In Chile ist die Rettungsaktion für die 33 verschütteten Bergleute erfolgreich angelaufen. Nach 69 Tagen unter Tage sind die ersten Bergleute an die Erdoberfläche zurückgekehrt. Mit dem traditionellen Fußballschlachtruf "Chi! Chi! Chi! Le! Le! Le!" wurden sie von ihren Angehörigen und Freunden empfangen - eine wahre Freudenexplosion nach den Wochen der Anspannung im Lager Esperanza an der Mine San José.

Die geretteten Männer wurden nach kurzer Begrüßung und Umarmungen auf Tragen zur medizinischen Untersuchung ins Feldlazarett abtransportiert. Ihre Augen waren mit Sonnenbrillen geschützt.

"Unser erster Bergarbeiter ist bei uns"

Die letzte Phase der Rettung hatte um kurz nach Mitternacht Ortszeit (kurz nach fünf Uhr morgens MESZ) begonnen. Als erster entstieg der 31-jährige Florencio Ávalos dem eisernen Rettungskäfig und wurde mit Jubel an der Erdoberfläche empfangen. Rund 800 Angehörige und Freunde der Kumpel beobachteten vor Ort die spektakuläre Rettung, die von Medien in aller Welt live übertragen wurde. Auch der chilenische Präsident Sebastián Piñera wartete am Rettungschacht. "Unser erster Bergarbeiter ist bei uns". Das hat den chilenischen Traum erfüllt", sagte er in einer ersten Reaktion. Die Rettung werde ohne Pause weitergehen, versprach er.

• Datensätze
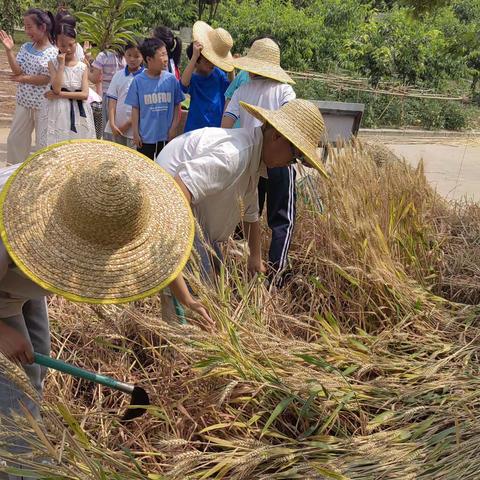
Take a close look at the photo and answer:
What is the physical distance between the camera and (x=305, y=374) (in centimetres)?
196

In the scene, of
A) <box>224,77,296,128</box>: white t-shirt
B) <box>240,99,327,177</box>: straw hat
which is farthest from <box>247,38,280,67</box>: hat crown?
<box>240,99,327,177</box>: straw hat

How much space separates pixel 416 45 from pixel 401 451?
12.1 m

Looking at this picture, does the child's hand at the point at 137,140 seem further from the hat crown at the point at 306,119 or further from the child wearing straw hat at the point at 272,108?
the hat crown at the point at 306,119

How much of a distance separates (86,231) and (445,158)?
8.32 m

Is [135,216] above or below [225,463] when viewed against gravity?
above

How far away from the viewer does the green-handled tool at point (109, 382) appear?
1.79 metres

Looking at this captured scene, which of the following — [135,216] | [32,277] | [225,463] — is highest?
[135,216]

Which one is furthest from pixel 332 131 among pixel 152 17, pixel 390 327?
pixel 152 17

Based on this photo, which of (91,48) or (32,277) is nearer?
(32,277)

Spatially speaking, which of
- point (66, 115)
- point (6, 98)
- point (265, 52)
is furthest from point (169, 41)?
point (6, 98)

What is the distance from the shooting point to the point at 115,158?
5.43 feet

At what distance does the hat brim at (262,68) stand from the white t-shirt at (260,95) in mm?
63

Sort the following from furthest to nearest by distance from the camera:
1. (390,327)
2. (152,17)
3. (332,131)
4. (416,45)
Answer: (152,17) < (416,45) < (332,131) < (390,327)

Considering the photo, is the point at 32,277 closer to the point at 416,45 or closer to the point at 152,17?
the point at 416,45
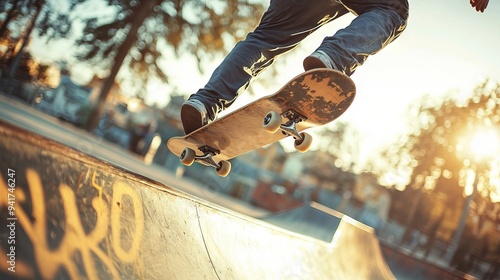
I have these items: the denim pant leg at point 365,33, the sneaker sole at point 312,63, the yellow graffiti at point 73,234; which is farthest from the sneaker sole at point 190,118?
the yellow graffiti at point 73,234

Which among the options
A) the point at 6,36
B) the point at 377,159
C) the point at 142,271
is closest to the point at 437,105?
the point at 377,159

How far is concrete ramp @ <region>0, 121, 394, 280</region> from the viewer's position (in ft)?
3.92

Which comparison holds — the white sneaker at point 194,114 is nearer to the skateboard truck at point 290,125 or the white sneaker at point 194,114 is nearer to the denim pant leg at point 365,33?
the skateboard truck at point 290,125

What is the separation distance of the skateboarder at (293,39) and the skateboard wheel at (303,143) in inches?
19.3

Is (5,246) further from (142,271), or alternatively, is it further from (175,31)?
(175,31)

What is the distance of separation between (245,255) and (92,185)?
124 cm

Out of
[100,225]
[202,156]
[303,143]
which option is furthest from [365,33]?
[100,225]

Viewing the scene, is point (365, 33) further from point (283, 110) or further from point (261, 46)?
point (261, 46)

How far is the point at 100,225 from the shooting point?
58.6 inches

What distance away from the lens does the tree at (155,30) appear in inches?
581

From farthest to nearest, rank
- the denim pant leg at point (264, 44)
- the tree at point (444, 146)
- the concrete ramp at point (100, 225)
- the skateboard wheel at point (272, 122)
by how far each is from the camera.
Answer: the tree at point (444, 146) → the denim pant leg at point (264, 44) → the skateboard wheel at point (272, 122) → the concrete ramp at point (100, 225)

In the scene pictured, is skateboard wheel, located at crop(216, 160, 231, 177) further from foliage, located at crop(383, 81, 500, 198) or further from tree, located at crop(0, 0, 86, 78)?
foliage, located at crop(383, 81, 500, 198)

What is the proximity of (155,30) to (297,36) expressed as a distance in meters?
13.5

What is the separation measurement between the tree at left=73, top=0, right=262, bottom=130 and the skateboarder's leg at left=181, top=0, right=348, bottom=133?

• Aufgaben
• 1. Zieh aus dem Bericht über die Rettung der Bergleute wörtlich den Abschnitt von „Die letzte Phase“ bis einschließlich „weitergehen, versprach er.“ heraus.
• 2. Schreib den Bericht über die Rettung der Bergleute nach seinem letzten Satz weiter.
Die Zeilen haben eine andere Quelle als der Bericht über die Rettung der Bergleute.

• Lösungen
• 1.
Die letzte Phase der Rettung hatte um kurz nach Mitternacht Ortszeit (kurz nach fünf Uhr morgens MESZ) begonnen. Als erster entstieg der 31-jährige Florencio Ávalos dem eisernen Rettungskäfig und wurde mit Jubel an der Erdoberfläche empfangen. Rund 800 Angehörige und Freunde der Kumpel beobachteten vor Ort die spektakuläre Rettung, die von Medien in aller Welt live übertragen wurde. Auch der chilenische Präsident Sebastián Piñera wartete am Rettungschacht. "Unser erster Bergarbeiter ist bei uns". Das hat den chilenischen Traum erfüllt", sagte er in einer ersten Reaktion. Die Rettung werde ohne Pause weitergehen, versprach er.

• 2.
Kurze Zeit darauf wurde auch der zweite Kumpel geborgen. Am Ausgangsschacht nahm Mario Sepúlveda seine Frau überglücklich in die Arme. Danach sorgte der Elektriker für Heiterkeit, als er Gesteinsbrocken an die Einsatzkräfte und Staatschef Piñera verteilte, die er in der engen Rettungskapsel an die Erdoberfläche transportiert hatte. "Es lebe Chile, Scheiße!", schrie Sepúlveda seine Freude heraus. Dann hüpfte der 40-Jährige strahlend an den Rettungskräften vorbei und schüttelte ihnen die Hände. Sepúlveda hatte es unter Tage als "Reporter" und Spaßvogel zu internationalem Ruhm gebracht. Mit viel Humor und schneller Zunge berichtete er vom harten Leben in dem feucht-heißen Verlies in etwa 700 Metern Tiefe. Seine Auftritte beendete er gerne mit dem Spruch: "Ich gebe zurück in die Sendezentrale."

Mario Sepulveda

Mario Sepulveda erreicht als zweiter die Oberfläche. Er feierte seine Rettung ausgelassen.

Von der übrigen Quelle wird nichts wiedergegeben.